Problem | List the rows as numbered lines, skipping blank lines, starting at the line containing "Segment every instance" and ending after the line containing "Is there nucleus here?". Leave the pictures out.

Supplied material |
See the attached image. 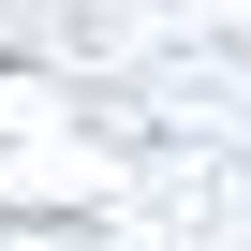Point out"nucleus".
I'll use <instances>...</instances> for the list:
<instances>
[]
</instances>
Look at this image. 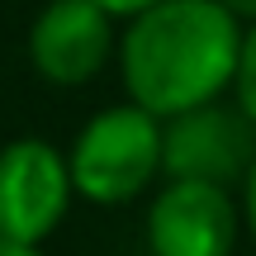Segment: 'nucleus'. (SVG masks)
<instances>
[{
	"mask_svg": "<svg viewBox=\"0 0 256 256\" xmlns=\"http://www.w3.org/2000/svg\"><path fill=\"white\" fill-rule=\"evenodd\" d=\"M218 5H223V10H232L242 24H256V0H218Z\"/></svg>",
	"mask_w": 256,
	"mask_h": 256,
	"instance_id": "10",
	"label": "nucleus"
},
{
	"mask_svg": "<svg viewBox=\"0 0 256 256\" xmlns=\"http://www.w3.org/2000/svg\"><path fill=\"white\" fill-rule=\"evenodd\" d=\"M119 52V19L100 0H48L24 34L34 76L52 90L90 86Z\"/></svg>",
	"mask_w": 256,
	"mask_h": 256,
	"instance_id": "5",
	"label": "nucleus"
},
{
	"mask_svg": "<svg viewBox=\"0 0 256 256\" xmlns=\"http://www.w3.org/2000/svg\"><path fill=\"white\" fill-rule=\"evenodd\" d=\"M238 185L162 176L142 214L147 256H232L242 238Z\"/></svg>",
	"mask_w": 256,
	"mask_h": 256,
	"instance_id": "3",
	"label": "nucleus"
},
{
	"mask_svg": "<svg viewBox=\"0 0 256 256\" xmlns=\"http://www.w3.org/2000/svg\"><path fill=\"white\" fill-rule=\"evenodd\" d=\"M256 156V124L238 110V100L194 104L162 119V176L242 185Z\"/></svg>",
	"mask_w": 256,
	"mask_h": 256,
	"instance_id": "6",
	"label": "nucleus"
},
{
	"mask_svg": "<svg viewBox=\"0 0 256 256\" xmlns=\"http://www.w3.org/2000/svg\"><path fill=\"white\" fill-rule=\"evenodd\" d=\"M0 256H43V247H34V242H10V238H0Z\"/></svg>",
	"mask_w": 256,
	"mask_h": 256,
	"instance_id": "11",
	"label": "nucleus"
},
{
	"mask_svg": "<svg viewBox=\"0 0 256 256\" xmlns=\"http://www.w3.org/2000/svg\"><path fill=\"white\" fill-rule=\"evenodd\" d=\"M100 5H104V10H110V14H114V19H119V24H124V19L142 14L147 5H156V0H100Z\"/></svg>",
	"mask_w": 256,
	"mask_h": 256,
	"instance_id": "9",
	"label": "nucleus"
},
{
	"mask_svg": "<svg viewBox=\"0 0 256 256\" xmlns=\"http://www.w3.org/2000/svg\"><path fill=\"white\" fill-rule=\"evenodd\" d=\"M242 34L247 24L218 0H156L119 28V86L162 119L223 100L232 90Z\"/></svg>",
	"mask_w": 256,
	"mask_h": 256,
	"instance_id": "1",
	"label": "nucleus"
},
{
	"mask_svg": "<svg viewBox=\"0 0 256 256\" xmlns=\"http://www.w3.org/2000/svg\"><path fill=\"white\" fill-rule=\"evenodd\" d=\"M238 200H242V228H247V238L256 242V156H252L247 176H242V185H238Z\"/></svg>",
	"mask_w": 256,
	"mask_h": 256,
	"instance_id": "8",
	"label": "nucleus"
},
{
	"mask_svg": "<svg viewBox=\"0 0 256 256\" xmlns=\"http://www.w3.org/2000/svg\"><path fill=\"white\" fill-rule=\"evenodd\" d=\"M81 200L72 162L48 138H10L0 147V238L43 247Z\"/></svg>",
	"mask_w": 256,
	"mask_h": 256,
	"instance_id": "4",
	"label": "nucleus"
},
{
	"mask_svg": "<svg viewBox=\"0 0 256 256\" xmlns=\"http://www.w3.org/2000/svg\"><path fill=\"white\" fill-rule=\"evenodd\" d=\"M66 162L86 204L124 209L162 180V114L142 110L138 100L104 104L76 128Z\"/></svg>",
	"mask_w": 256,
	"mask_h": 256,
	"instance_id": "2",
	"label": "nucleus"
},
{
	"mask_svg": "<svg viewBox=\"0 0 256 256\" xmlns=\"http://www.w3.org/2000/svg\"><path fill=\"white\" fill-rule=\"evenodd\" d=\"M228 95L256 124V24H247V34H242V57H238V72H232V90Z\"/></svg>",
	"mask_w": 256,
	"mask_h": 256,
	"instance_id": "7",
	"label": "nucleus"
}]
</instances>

* * *

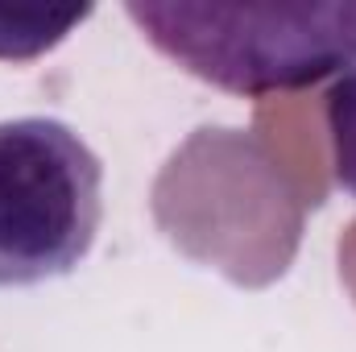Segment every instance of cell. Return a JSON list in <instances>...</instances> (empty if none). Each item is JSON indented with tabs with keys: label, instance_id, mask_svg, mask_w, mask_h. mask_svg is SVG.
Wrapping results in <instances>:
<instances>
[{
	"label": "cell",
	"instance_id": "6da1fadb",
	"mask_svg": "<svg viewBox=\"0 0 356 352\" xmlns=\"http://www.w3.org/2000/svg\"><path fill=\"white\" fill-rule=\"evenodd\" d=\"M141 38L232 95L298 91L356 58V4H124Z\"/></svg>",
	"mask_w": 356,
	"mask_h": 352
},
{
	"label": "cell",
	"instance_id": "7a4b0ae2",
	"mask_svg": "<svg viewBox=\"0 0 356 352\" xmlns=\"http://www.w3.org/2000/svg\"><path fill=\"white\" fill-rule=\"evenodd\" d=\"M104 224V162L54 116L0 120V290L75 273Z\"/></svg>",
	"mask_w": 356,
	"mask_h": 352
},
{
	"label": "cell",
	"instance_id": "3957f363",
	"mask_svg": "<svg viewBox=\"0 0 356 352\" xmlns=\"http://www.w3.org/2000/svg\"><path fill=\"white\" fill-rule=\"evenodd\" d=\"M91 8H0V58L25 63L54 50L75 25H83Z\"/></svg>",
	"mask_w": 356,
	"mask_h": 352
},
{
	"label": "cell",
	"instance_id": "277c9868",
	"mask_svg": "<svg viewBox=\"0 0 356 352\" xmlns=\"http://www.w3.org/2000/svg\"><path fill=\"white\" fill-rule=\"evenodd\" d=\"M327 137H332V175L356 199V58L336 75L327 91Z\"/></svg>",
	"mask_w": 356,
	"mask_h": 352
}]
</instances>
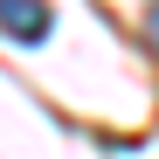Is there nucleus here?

Written response |
1. Segment every instance of cell. Return a JSON list in <instances>...</instances> (empty if none). Each item is JSON indented with tabs with keys: label, instance_id, mask_svg, mask_w, mask_h. mask_svg is SVG.
2. Wrapping results in <instances>:
3. <instances>
4. [{
5. 	"label": "cell",
6. 	"instance_id": "6da1fadb",
7. 	"mask_svg": "<svg viewBox=\"0 0 356 352\" xmlns=\"http://www.w3.org/2000/svg\"><path fill=\"white\" fill-rule=\"evenodd\" d=\"M141 38L232 95L298 91L356 58V4H124Z\"/></svg>",
8. 	"mask_w": 356,
9. 	"mask_h": 352
10. },
11. {
12. 	"label": "cell",
13. 	"instance_id": "7a4b0ae2",
14. 	"mask_svg": "<svg viewBox=\"0 0 356 352\" xmlns=\"http://www.w3.org/2000/svg\"><path fill=\"white\" fill-rule=\"evenodd\" d=\"M104 224V162L54 116L0 120V290L75 273Z\"/></svg>",
15. 	"mask_w": 356,
16. 	"mask_h": 352
17. },
18. {
19. 	"label": "cell",
20. 	"instance_id": "3957f363",
21. 	"mask_svg": "<svg viewBox=\"0 0 356 352\" xmlns=\"http://www.w3.org/2000/svg\"><path fill=\"white\" fill-rule=\"evenodd\" d=\"M91 8H0V58L25 63L54 50L75 25H83Z\"/></svg>",
22. 	"mask_w": 356,
23. 	"mask_h": 352
24. },
25. {
26. 	"label": "cell",
27. 	"instance_id": "277c9868",
28. 	"mask_svg": "<svg viewBox=\"0 0 356 352\" xmlns=\"http://www.w3.org/2000/svg\"><path fill=\"white\" fill-rule=\"evenodd\" d=\"M327 137H332V175L356 199V58L336 75L327 91Z\"/></svg>",
29. 	"mask_w": 356,
30. 	"mask_h": 352
31. }]
32. </instances>
33. Is there nucleus here?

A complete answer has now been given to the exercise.